-- What the exercise asks --
Which lines run from the one containing "common name: mouse" to the end of the entries below? Reproduce them exactly, both ends included.
(Beginning of Task material)
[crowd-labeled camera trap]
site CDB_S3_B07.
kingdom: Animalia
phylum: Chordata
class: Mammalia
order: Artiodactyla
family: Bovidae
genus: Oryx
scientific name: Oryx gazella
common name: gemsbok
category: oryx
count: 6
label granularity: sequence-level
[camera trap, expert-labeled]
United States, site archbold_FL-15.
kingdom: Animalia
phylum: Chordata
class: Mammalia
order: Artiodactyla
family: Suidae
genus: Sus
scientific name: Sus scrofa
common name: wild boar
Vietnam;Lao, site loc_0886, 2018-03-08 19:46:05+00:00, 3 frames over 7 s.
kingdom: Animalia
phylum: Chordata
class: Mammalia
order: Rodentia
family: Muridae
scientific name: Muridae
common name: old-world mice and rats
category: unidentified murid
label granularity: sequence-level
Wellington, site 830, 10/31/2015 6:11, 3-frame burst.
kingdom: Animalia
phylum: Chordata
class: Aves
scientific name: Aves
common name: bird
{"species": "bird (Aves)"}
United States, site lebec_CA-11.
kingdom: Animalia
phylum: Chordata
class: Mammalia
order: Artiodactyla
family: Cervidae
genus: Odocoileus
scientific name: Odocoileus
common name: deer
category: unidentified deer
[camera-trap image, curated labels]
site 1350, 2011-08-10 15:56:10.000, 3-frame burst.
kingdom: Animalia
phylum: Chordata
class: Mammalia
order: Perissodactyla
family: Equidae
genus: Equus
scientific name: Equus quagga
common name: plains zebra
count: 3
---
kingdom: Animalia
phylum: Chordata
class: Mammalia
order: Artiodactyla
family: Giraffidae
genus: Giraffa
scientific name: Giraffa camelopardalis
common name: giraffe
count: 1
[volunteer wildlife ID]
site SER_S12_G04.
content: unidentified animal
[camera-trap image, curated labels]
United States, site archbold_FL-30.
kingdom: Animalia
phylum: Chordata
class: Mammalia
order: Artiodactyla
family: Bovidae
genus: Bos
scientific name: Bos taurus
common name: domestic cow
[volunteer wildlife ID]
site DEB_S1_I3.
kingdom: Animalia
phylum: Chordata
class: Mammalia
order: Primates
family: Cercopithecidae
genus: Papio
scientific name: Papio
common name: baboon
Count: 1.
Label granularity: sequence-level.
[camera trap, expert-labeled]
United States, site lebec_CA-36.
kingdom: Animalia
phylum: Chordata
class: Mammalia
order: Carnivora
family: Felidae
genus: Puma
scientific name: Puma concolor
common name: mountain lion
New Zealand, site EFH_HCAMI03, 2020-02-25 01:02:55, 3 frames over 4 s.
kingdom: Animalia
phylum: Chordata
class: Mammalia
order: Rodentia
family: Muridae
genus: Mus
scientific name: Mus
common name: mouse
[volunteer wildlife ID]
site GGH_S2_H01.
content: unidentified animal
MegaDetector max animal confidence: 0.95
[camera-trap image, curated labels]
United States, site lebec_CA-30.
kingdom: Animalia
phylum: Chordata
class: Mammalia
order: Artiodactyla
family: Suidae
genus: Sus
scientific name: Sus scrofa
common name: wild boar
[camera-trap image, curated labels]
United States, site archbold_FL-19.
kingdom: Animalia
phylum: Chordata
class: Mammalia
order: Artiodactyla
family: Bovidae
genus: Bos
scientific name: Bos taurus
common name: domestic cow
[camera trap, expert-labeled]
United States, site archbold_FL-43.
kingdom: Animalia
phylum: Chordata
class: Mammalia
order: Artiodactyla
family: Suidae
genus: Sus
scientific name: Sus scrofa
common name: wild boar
(End of Task material)
-- Worked solution --
common name: mouse
[volunteer wildlife ID]
site GGH_S2_H01.
content: unidentified animal
MegaDetector max animal confidence: 0.95
[camera-trap image, curated labels]
United States, site lebec_CA-30.
kingdom: Animalia
phylum: Chordata
class: Mammalia
order: Artiodactyla
family: Suidae
genus: Sus
scientific name: Sus scrofa
common name: wild boar
[camera-trap image, curated labels]
United States, site archbold_FL-19.
kingdom: Animalia
phylum: Chordata
class: Mammalia
order: Artiodactyla
family: Bovidae
genus: Bos
scientific name: Bos taurus
common name: domestic cow
[camera trap, expert-labeled]
United States, site archbold_FL-43.
kingdom: Animalia
phylum: Chordata
class: Mammalia
order: Artiodactyla
family: Suidae
genus: Sus
scientific name: Sus scrofa
common name: wild boar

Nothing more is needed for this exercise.